TASK TO CARRY OUT: Each line of the data must be set down again without a single difference.

THE RECORDS:
=====

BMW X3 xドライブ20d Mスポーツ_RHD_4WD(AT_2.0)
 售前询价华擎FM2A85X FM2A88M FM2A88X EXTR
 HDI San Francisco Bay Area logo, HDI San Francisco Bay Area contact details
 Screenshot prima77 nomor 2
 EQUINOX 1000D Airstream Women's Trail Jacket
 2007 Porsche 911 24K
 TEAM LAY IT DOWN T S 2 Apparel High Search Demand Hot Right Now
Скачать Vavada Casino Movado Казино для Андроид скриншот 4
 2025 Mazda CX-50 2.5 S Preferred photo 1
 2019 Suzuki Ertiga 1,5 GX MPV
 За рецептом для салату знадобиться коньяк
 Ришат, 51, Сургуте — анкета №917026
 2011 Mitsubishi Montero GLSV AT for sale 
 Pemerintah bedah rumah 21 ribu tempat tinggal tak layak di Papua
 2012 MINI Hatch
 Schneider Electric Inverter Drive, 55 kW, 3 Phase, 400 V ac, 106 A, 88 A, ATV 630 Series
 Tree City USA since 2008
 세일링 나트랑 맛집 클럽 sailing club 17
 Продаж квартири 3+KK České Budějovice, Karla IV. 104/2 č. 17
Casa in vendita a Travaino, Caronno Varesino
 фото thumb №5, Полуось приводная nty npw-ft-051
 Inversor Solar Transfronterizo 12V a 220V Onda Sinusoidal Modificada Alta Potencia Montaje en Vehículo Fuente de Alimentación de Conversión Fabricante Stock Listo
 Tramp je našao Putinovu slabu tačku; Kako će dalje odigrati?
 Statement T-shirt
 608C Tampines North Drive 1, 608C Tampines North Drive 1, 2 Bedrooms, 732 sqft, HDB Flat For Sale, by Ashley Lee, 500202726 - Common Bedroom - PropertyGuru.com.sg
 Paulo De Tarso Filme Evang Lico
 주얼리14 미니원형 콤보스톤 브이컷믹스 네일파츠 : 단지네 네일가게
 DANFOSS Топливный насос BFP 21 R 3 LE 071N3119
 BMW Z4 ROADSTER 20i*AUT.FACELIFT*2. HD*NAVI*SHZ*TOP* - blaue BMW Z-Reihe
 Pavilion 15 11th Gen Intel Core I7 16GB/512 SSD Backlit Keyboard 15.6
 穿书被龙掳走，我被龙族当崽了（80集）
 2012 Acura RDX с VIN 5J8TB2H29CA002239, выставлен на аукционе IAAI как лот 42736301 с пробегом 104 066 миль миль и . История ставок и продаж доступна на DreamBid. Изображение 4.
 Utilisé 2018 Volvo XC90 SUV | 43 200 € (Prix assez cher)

=====

EXERCISE SOLUTION:
BMW X3 xドライブ20d Mスポーツ_RHD_4WD(AT_2.0)
 售前询价华擎FM2A85X FM2A88M FM2A88X EXTR
 HDI San Francisco Bay Area logo, HDI San Francisco Bay Area contact details
 Screenshot prima77 nomor 2
 EQUINOX 1000D Airstream Women's Trail Jacket
 2007 Porsche 911 24K
 TEAM LAY IT DOWN T S 2 Apparel High Search Demand Hot Right Now
Скачать Vavada Casino Movado Казино для Андроид скриншот 4
 2025 Mazda CX-50 2.5 S Preferred photo 1
 2019 Suzuki Ertiga 1,5 GX MPV
 За рецептом для салату знадобиться коньяк
 Ришат, 51, Сургуте — анкета №917026
 2011 Mitsubishi Montero GLSV AT for sale 
 Pemerintah bedah rumah 21 ribu tempat tinggal tak layak di Papua
 2012 MINI Hatch
 Schneider Electric Inverter Drive, 55 kW, 3 Phase, 400 V ac, 106 A, 88 A, ATV 630 Series
 Tree City USA since 2008
 세일링 나트랑 맛집 클럽 sailing club 17
 Продаж квартири 3+KK České Budějovice, Karla IV. 104/2 č. 17
Casa in vendita a Travaino, Caronno Varesino
 фото thumb №5, Полуось приводная nty npw-ft-051
 Inversor Solar Transfronterizo 12V a 220V Onda Sinusoidal Modificada Alta Potencia Montaje en Vehículo Fuente de Alimentación de Conversión Fabricante Stock Listo
 Tramp je našao Putinovu slabu tačku; Kako će dalje odigrati?
 Statement T-shirt
 608C Tampines North Drive 1, 608C Tampines North Drive 1, 2 Bedrooms, 732 sqft, HDB Flat For Sale, by Ashley Lee, 500202726 - Common Bedroom - PropertyGuru.com.sg
 Paulo De Tarso Filme Evang Lico
 주얼리14 미니원형 콤보스톤 브이컷믹스 네일파츠 : 단지네 네일가게
 DANFOSS Топливный насос BFP 21 R 3 LE 071N3119
 BMW Z4 ROADSTER 20i*AUT.FACELIFT*2. HD*NAVI*SHZ*TOP* - blaue BMW Z-Reihe
 Pavilion 15 11th Gen Intel Core I7 16GB/512 SSD Backlit Keyboard 15.6
 穿书被龙掳走，我被龙族当崽了（80集）
 2012 Acura RDX с VIN 5J8TB2H29CA002239, выставлен на аукционе IAAI как лот 42736301 с пробегом 104 066 миль миль и . История ставок и продаж доступна на DreamBid. Изображение 4.
 Utilisé 2018 Volvo XC90 SUV | 43 200 € (Prix assez cher)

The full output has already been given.